The district court found that the purchase option is ambiguous because the phrase "free and clear of all liens and encumbrances" is capable of two interpretations. It could mean that the purchase price is to be based on a fee simple estate, without considering the leasehold encumbrance. Alternatively, the phrase could mean that the lessor has an obligation to convey the property to the lessee free and clear of all encumbrances other than the leasehold. In other words, if the lessor had created any encumbrances other than the leasehold, such as mortgages, the lessor had to clear those encumbrances prior to conveying the property to the lessee.
Finding the purchase option ambiguous, the district court applied a presumption that the leasehold estate did not merge into the fee simple estate upon the exercise of the option to purchase and that, consequently, the property was to be valuated as encumbered.
We conclude that the district court erred in finding that the purchase option is ambiguous. In Lassiter v. Kaufman, 581 So.2d 147 (Fla. 1991), the lessee entered a fifty-year lease with the lessor, and the lessee was given the option to purchase the property at the end of the tenth year. Id. at 147. The Florida Supreme Court concluded that the option to purchase the "fee title" was unambiguous: the lessee had the right to purchase the property as unencumbered by the lease. Id. at 149. Accordingly, the property was valuated as unencumbered. Id.
Likewise, in Palm Pavilion of Clearwater, Inc. v. Thompson, 458 So.2d 893 (Fla.Dist.Ct.App. 1984), the lessee's option to purchase the "above-mentioned real property" if the lessor died prior to termination of the lease was unambiguous. Id. at 893. The court noted that the term "property" was not restricted by qualifying words, such as, "the landlord's interest in the property" or the "fee as burdened by the lease." Id. Hence, the property was valued at the fair market value as unencumbered. Id.
Here, the purchase option is clear and unambiguous. McCandless had the right to purchase the entire fee simple estate free and clear of encumbrances.

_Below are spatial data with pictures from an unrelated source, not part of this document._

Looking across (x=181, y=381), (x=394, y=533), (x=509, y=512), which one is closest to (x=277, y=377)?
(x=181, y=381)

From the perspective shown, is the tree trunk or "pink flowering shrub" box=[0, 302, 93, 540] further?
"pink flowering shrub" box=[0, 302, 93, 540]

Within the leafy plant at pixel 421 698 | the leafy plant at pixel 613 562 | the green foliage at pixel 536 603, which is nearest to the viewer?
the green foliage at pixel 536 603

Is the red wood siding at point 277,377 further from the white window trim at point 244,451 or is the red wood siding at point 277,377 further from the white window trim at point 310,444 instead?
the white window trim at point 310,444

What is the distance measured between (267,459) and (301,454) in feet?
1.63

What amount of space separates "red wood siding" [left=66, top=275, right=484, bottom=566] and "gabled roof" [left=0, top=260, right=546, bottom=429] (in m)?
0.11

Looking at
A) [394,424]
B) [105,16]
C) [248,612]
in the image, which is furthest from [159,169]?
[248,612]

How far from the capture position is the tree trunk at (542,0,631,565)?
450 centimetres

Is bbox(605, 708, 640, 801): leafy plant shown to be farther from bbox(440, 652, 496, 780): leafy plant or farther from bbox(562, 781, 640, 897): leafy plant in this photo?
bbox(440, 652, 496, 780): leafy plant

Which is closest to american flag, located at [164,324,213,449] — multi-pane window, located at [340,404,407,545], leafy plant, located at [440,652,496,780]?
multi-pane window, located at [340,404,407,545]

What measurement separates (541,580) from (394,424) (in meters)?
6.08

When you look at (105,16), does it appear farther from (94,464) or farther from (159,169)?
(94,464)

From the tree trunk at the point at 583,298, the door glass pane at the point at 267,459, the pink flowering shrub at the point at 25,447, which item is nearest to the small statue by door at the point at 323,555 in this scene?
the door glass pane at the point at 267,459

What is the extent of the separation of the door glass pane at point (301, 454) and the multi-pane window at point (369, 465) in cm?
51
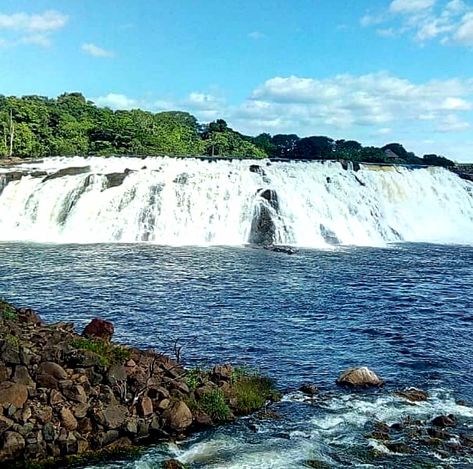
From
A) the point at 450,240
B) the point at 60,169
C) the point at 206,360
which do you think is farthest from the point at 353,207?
the point at 206,360

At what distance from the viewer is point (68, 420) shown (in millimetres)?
10047

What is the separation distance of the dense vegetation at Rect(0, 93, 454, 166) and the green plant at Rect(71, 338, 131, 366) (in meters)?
51.1

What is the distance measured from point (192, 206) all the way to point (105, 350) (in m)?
24.8

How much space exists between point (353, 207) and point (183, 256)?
1527 cm

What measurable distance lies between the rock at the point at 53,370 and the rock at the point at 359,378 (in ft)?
18.6

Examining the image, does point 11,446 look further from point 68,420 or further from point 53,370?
point 53,370

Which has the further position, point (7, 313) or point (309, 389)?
point (7, 313)

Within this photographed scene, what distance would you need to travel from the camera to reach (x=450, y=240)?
41.0 metres

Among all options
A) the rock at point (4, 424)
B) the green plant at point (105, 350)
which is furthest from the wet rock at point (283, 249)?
the rock at point (4, 424)

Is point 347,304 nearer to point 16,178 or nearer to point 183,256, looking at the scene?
point 183,256

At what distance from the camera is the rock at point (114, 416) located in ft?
33.9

During the first renewal period, McCandless had the right to either exercise the option to purchase the "within described premises free and clear and all encumbrances" or to renew the lease for another five years; McCandless could not do both. McCandless exercised its right to purchase the property. The property should therefore have been valuated as unencumbered.
Because the option is unambiguous, we conclude that it is unnecessary to address the applicability of the presumption against merger of estate.
Accordingly, we reverse the judgment and remand this matter with directions that the district court enter a judgment wherein the purchase price is valuated as unencumbered.